Nanjing Xinmu Information Technology Co., Ltd. (Seal)
/s/ Seal of Nanjing Xinmu Information Technology Co., Ltd.
Signature:  

/s/ Chao GUO

Name:   Chao GUO
Title:   General Manager
Nanjing Xingmu Biotechnology Co., Ltd. (Seal)
/s/ Seal of Nanjing Xingmu Biotechnology Co., Ltd.
Signature:  

/s/ Chao GUO

Name:   Chao GUO
Title:   General Manager


Annex 1:

Intellectual property rights


Annex 2:

Methods for calculation and payment of licensing fees

The licensing fees under the Agreement shall be a certain proportion of the total business income of the Licensee in the current year (the specific proportion shall be adjusted once a year, which shall be determined by both parties through negotiation according to the relevant resolutions of their respective board of directors). Such licensing fees shall be calculated quarterly and paid by the Licensee to the Licenser within 15 days after the end of each quarter. If the Licenser deems it necessary for the development of the Licensee’s business, the Licenser shall have the right to waive all or any portion of the Licensee’s licensing fees payable to the Licenser.

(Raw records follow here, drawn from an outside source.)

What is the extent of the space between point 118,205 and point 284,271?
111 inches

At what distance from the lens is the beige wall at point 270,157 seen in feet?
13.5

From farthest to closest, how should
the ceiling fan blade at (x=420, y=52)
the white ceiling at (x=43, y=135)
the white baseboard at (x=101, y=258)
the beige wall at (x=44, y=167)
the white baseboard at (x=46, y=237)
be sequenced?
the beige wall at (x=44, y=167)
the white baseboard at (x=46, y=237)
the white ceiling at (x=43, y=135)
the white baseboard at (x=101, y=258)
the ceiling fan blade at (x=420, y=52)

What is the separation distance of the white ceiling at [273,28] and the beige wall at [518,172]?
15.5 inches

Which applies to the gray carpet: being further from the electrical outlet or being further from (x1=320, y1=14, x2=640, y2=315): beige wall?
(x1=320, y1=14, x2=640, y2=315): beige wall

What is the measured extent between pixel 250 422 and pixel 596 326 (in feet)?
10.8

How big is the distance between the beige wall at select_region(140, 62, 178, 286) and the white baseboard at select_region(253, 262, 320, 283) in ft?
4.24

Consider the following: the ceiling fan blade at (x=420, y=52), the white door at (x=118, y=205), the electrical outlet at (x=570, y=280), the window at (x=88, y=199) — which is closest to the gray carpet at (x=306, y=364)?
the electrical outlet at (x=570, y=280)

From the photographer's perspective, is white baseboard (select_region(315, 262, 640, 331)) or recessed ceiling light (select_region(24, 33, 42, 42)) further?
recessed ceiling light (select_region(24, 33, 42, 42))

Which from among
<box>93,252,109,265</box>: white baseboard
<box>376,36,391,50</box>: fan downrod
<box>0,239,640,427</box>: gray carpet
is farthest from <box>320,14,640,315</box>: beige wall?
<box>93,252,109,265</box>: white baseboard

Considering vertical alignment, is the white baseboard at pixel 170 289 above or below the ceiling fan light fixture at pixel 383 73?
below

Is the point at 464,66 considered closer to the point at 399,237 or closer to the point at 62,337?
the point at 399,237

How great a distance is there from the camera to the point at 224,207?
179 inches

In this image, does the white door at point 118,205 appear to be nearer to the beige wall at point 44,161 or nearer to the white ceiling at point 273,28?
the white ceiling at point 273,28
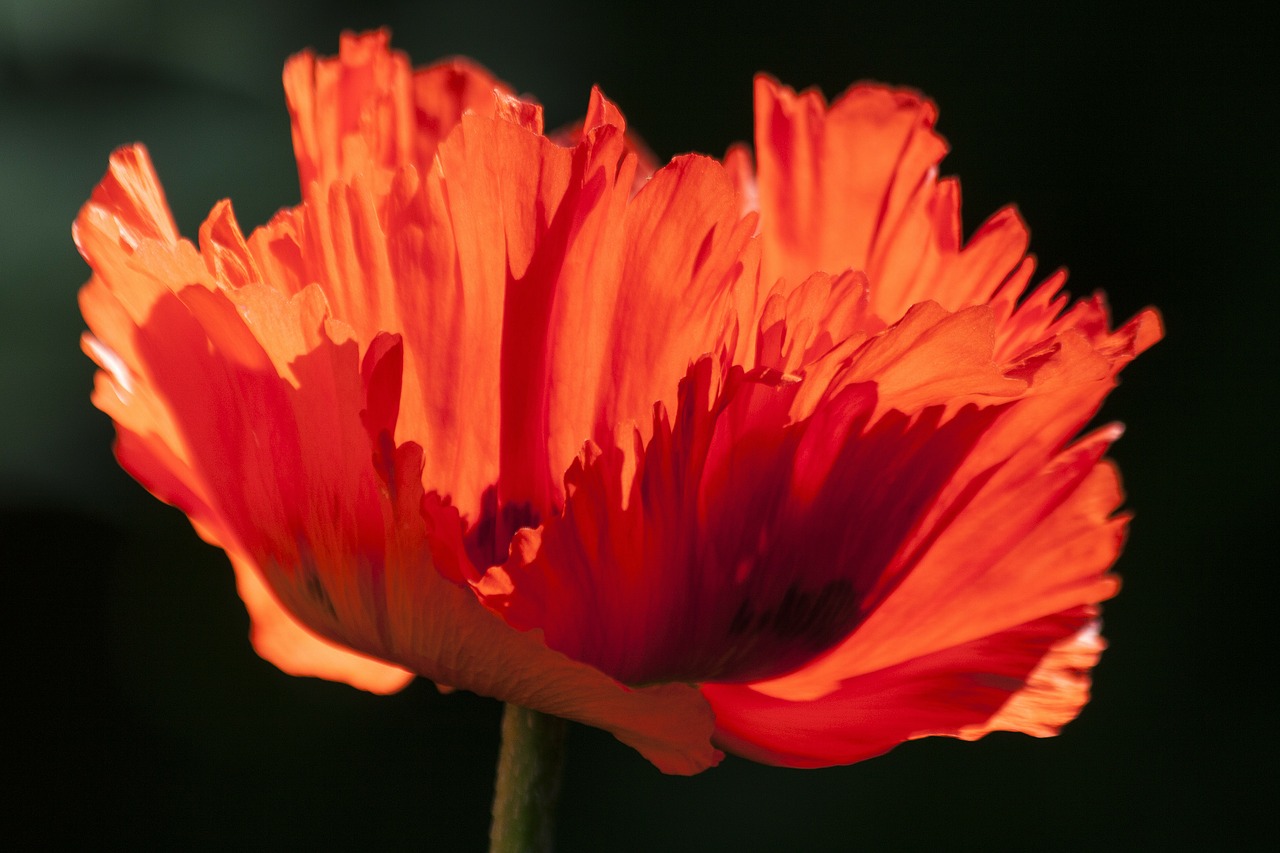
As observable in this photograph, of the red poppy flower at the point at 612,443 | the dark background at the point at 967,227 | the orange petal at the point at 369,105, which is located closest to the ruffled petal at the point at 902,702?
the red poppy flower at the point at 612,443

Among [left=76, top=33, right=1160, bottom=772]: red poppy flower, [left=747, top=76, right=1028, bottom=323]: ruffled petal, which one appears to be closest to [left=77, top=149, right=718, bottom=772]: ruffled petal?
[left=76, top=33, right=1160, bottom=772]: red poppy flower

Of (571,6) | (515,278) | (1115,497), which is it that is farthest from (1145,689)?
(515,278)

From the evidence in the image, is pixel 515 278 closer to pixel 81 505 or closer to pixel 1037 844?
pixel 81 505

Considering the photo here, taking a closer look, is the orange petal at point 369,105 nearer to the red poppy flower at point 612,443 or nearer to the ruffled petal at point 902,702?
the red poppy flower at point 612,443

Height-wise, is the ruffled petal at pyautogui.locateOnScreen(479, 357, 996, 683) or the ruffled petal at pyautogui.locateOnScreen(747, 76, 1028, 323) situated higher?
the ruffled petal at pyautogui.locateOnScreen(747, 76, 1028, 323)

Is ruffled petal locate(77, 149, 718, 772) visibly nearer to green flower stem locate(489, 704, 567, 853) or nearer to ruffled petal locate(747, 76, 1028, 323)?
green flower stem locate(489, 704, 567, 853)

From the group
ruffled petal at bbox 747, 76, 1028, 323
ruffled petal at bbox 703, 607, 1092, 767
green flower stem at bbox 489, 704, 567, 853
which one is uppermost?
ruffled petal at bbox 747, 76, 1028, 323
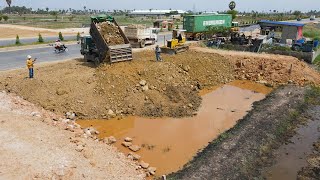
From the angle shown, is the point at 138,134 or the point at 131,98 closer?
the point at 138,134

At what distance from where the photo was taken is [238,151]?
13.3 m

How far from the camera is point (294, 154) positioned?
44.6ft

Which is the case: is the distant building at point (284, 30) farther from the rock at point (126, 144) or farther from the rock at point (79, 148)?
the rock at point (79, 148)

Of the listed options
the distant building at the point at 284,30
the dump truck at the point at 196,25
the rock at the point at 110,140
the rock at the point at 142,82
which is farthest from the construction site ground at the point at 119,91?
the dump truck at the point at 196,25

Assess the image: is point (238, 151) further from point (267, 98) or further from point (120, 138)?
point (267, 98)

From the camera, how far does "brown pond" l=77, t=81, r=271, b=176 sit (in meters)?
13.4

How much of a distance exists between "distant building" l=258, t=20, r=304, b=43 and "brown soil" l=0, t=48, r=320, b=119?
684 inches

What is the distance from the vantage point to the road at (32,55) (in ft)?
77.7

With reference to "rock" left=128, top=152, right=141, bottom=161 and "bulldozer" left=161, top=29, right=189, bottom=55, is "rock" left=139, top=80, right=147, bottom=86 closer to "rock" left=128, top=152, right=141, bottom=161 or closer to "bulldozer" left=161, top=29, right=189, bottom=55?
"rock" left=128, top=152, right=141, bottom=161

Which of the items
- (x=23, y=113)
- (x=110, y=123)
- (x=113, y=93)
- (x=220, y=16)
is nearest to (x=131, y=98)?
(x=113, y=93)

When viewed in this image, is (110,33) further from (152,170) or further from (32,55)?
(152,170)

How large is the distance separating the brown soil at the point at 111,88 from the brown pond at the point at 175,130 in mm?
743

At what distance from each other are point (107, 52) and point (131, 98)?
13.5ft

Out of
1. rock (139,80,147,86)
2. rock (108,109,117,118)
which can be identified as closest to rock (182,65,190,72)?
rock (139,80,147,86)
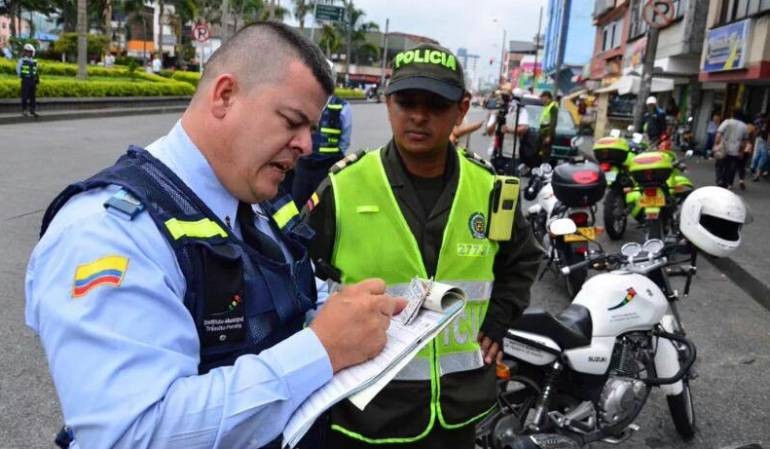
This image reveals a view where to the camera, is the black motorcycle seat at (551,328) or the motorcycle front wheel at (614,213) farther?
the motorcycle front wheel at (614,213)

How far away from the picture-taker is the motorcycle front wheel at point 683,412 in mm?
3465

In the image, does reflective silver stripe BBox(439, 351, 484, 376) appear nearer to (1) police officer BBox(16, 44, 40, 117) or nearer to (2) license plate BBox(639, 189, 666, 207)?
(2) license plate BBox(639, 189, 666, 207)

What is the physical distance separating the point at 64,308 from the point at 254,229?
0.46 metres

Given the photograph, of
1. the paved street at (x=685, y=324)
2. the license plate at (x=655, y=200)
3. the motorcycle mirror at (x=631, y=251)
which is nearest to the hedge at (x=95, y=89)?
the paved street at (x=685, y=324)

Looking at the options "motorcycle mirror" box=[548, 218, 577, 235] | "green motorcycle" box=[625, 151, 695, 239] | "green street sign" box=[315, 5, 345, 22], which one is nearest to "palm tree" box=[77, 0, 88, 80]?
"green street sign" box=[315, 5, 345, 22]

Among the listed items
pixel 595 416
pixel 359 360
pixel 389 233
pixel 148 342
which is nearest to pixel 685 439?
pixel 595 416

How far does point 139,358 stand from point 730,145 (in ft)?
44.5

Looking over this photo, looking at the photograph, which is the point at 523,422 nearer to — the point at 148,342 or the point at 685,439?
the point at 685,439

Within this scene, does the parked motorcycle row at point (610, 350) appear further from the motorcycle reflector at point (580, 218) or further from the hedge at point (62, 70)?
the hedge at point (62, 70)

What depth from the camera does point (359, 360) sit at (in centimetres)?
111

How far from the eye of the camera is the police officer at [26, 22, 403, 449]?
934mm

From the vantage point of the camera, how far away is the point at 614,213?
327 inches

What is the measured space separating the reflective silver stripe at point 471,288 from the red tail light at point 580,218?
4.20 m

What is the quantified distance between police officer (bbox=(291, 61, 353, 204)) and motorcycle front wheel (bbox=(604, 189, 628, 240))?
12.8 feet
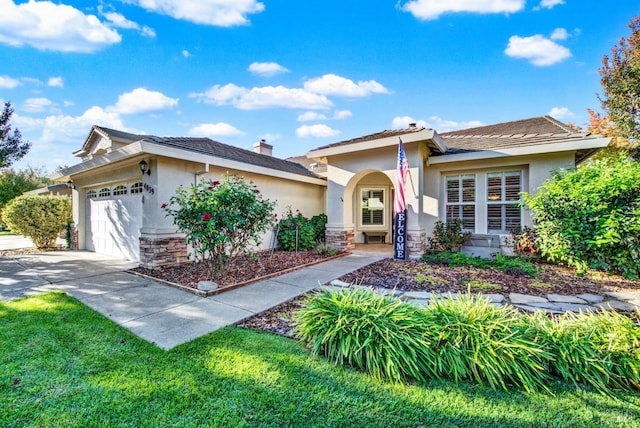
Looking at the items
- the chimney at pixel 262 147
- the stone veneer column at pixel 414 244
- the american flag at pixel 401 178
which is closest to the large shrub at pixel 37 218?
the chimney at pixel 262 147

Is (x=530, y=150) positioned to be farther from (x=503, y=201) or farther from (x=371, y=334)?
(x=371, y=334)

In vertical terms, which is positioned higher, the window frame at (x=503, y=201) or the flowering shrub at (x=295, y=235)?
the window frame at (x=503, y=201)

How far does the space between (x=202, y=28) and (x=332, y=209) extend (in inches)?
292

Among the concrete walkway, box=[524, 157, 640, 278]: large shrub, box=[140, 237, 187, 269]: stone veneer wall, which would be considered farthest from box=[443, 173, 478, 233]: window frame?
box=[140, 237, 187, 269]: stone veneer wall

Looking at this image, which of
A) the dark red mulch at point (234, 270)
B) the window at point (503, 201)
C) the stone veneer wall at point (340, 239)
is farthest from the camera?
the stone veneer wall at point (340, 239)

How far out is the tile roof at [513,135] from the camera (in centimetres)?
759

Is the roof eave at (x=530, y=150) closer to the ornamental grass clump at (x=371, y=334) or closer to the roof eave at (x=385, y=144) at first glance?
the roof eave at (x=385, y=144)

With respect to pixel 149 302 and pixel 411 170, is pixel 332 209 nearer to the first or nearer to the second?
pixel 411 170

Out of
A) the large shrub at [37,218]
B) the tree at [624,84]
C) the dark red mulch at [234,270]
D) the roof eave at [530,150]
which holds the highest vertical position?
the tree at [624,84]

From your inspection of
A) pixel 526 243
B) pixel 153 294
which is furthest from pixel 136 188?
pixel 526 243

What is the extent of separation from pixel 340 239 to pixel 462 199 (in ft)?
14.4

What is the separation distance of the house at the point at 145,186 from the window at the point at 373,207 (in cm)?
206

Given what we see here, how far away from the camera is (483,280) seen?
18.5 ft

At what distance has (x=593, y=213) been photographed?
14.9ft
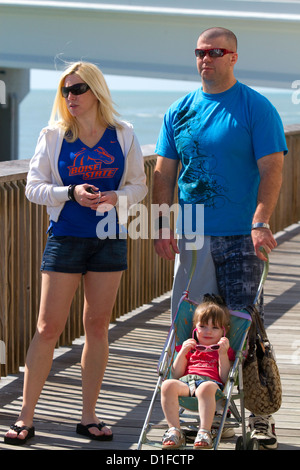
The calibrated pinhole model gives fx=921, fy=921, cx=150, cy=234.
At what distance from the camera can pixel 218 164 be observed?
4289mm

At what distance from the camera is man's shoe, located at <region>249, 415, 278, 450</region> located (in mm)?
4473

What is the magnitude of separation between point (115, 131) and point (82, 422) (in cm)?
147

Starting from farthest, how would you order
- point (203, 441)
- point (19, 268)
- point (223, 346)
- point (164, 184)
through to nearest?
point (19, 268) → point (164, 184) → point (223, 346) → point (203, 441)

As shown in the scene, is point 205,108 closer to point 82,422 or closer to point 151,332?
point 82,422

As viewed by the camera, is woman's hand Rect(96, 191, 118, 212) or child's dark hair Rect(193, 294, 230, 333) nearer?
child's dark hair Rect(193, 294, 230, 333)

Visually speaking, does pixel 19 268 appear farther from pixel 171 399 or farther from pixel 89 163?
pixel 171 399

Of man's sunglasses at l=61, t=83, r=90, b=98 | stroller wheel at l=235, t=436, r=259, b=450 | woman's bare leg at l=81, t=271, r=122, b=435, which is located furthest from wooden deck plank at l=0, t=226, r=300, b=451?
man's sunglasses at l=61, t=83, r=90, b=98

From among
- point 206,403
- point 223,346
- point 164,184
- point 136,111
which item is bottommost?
point 206,403

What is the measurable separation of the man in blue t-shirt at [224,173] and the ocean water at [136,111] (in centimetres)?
4935

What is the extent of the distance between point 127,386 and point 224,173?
5.97ft

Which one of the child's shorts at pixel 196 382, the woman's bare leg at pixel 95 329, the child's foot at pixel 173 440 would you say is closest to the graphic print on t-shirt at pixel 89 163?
the woman's bare leg at pixel 95 329

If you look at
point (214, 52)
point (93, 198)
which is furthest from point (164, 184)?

If the Licenser considers that the licensing fees agreed in this article are unreasonable for some reason and need to be adjusted, the Licensee shall actively and honestly consult with the Licenser within ten working days after the date of the Licenser’s written request for adjusting the fees, to determine the new charging standard or mechanism. If the Licensee fails to reply within ten working days upon receipt of the above adjustment notice, it shall be deemed to have acquiesced to the adjustment of such fees. If requested by the Licensee, the Licenser shall negotiate with the Licensee on the adjustment of licensing fees.